How to use a live Ubuntu USB and sysbench to measure memory bandwidth on a node, plus the firmware and BIOS fixes for known underperforming configurations.

A node that is running but failing block-maker checks is sometimes suffering from a hardware-level performance problem — a buggy firmware revision, a marginal power supply, or a power-redundancy configuration that throttles the CPU. The fastest way to confirm or rule that out is to boot a live Ubuntu USB on the affected machine and run a memory-bandwidth benchmark.

[!WARNING] Use a live Ubuntu USB image — do not run the installer and do not let it touch the disks. Wiping the IC-OS install would force a full redeployment.

Run the test

  1. Power the node off through the BMC (see Powering down via the BMC below).

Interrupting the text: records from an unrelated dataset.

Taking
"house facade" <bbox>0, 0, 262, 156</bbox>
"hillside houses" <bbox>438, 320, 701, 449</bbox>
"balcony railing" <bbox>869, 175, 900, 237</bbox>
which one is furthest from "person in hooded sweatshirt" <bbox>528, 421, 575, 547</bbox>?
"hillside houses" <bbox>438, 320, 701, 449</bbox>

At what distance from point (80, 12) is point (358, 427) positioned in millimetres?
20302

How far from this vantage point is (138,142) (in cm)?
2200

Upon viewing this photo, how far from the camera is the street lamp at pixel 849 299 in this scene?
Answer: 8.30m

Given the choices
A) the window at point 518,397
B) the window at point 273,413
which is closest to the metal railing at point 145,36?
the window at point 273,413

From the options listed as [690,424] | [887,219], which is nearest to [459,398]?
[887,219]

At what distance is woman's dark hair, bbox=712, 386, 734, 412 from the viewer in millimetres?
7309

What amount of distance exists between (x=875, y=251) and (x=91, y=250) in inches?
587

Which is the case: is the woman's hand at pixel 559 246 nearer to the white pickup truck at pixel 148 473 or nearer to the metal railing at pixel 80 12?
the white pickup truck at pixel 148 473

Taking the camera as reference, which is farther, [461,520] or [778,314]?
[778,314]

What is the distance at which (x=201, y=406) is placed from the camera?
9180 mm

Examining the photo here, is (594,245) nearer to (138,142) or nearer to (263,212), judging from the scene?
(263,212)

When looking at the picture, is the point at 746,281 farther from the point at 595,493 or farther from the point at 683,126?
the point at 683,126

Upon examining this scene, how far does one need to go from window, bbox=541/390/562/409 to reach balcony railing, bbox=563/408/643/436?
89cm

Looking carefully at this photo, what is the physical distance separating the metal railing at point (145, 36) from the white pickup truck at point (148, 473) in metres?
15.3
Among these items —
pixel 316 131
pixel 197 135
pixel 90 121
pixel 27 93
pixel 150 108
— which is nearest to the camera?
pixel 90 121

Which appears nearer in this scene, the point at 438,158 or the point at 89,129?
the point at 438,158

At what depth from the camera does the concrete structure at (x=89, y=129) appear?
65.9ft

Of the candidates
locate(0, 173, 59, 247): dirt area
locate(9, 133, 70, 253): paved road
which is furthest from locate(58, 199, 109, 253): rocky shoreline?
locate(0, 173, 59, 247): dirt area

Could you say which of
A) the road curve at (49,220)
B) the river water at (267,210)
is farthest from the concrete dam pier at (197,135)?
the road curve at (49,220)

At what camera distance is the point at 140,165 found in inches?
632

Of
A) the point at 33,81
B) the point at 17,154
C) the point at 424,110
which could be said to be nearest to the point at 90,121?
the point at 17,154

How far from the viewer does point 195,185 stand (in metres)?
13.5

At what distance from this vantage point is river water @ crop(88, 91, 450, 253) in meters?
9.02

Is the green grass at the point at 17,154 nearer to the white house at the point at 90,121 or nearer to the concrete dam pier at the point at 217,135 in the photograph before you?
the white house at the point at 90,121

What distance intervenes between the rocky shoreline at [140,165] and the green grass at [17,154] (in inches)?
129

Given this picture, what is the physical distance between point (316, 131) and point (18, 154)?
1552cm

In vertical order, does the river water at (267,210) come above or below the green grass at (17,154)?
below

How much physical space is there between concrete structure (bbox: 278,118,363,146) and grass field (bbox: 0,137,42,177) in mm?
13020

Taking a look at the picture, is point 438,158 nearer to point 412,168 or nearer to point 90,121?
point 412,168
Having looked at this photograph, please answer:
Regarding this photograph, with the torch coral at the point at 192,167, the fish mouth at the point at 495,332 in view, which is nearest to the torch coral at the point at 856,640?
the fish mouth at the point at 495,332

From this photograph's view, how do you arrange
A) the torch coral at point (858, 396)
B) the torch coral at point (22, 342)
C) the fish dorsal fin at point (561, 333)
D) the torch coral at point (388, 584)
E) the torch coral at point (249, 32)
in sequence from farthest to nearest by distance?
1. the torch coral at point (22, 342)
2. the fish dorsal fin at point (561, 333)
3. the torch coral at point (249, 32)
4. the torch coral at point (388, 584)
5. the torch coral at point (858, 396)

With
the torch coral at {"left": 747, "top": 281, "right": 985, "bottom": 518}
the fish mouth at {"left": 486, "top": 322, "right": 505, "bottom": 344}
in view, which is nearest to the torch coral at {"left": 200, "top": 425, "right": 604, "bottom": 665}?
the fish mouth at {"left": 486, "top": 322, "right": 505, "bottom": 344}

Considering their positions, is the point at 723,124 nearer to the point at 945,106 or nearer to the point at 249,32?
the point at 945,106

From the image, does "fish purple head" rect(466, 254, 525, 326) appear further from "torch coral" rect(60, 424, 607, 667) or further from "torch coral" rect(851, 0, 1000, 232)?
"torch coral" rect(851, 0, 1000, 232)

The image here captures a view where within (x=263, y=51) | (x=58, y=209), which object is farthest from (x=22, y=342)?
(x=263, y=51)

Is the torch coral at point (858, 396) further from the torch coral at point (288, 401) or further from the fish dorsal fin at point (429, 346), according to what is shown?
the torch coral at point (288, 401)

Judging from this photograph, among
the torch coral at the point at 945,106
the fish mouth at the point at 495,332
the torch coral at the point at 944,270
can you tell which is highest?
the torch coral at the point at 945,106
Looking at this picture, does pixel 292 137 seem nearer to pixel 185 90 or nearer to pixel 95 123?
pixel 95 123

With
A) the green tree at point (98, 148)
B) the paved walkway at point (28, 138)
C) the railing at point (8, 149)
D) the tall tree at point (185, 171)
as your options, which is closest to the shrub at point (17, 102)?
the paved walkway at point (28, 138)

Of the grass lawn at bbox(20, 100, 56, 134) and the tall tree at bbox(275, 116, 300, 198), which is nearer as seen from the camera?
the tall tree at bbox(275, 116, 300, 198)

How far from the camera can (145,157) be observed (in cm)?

  2. Insert a live Ubuntu USB stick and boot from it — choose Try Ubuntu, not Install.

  3. Open a terminal and install sysbench:

    sudo apt update
    sudo apt install sysbench
    
  4. Run the memory benchmark:

    sysbench --test=memory run
    
  5. Read the transferred line at the end of the output. Healthy nodes should report at least 5.6 GB/s of memory throughput.

A result well below that threshold — say, 2.6 GB/s — points at a hardware or firmware problem rather than software.

Known issues and fixes

Dell PowerEdge

Some Dell PowerEdge nodes have shipped with a CPLD firmware revision that caps memory bandwidth around 2.6 GB/s. Updating the CPLD firmware restores full performance. See Updating Firmware for how to obtain and apply Dell firmware packages.

Supermicro

Two fixes have helped on Supermicro nodes:

  • Power-cycle the chassis. A clean cold start sometimes clears the throttle.
  • Disable an NUMA-related BIOS option. Enter BIOS and navigate to Advanced > ACPI Settings > ACPI SRAT L3 Cache As NUMA Domain, then set it to Disabled.

Powering down via the BMC

[!TIP] When servicing a PDU or running power-side diagnostics, power the attached servers down through the BMC first. Yanking power on a live IC-OS install can leave the node in a state that needs recovery.

Use the BMC web UI or ipmitool from a separate workstation to issue a graceful shutdown.